The share buy-back plan is described as "an integral part" of a planned merger of its foreign and local shares on the Singapore stock exchange. It will take place immediately after the merger is effected.
SIA says the buy-back will allow it to return to shareholders "substantial surplus funds, which are in excess of the foreseeable financial and investment needs of the group".
Analysts believe the move indicates SIA's plan to buy 50% of Ansett - or of its 50% shareholder Air New Zealand - have been dropped. "If you've got S$2.5 billion in the bank, and you spend S$1 billion buying back your own shares, then that would suggest the Ansett deal is dead, at least for another year, "says one.
SIA chairman and chief executive Cheong Choong Kong claims, however, that the carrier is interested in acquisitions and has the cash to fund them. The privatisation of Thai is still planned. Cheong says SIA is eyeing "opportunities" he is "not at liberty to talk about".
The airline says the share merger is aimed at improving share liquidity and allowing demand for shares to be met more efficiently. SIA is also removing a 27.51% cap on foreign shareholding, imposed to ensure compliance with international air services agreements.

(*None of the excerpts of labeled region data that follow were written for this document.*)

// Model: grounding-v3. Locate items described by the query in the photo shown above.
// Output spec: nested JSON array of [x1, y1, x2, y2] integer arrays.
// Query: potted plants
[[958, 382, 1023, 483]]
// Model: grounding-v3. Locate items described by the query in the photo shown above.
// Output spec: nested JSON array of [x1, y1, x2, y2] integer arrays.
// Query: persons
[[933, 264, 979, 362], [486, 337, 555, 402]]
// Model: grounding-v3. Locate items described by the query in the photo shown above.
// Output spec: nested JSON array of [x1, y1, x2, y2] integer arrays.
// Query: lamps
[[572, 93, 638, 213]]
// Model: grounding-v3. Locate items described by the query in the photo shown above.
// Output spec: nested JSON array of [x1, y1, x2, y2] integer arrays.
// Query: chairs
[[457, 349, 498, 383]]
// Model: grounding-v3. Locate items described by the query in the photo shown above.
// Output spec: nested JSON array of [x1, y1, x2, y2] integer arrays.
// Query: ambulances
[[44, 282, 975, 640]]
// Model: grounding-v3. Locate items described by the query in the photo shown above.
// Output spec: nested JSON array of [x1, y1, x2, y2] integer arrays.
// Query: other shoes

Singapore's finance minister will instead be granted "golden shares", allowing it to intervene in management decisions and giving it voting control should SIA's operating rights be threatened by the nationality of the shareholding majority. Individual shareholdings will be capped at 5%, other than for government investment arm Temasek Holdings.
• SIA has signed a sale-and-leaseback agreement with Sansome Planes III of New York covering a Boeing 747-400. The eight-year deal is SIA's tenth 747-400 leaseback to date. The airline operates 37 -400s, with six firm orders and 10 options.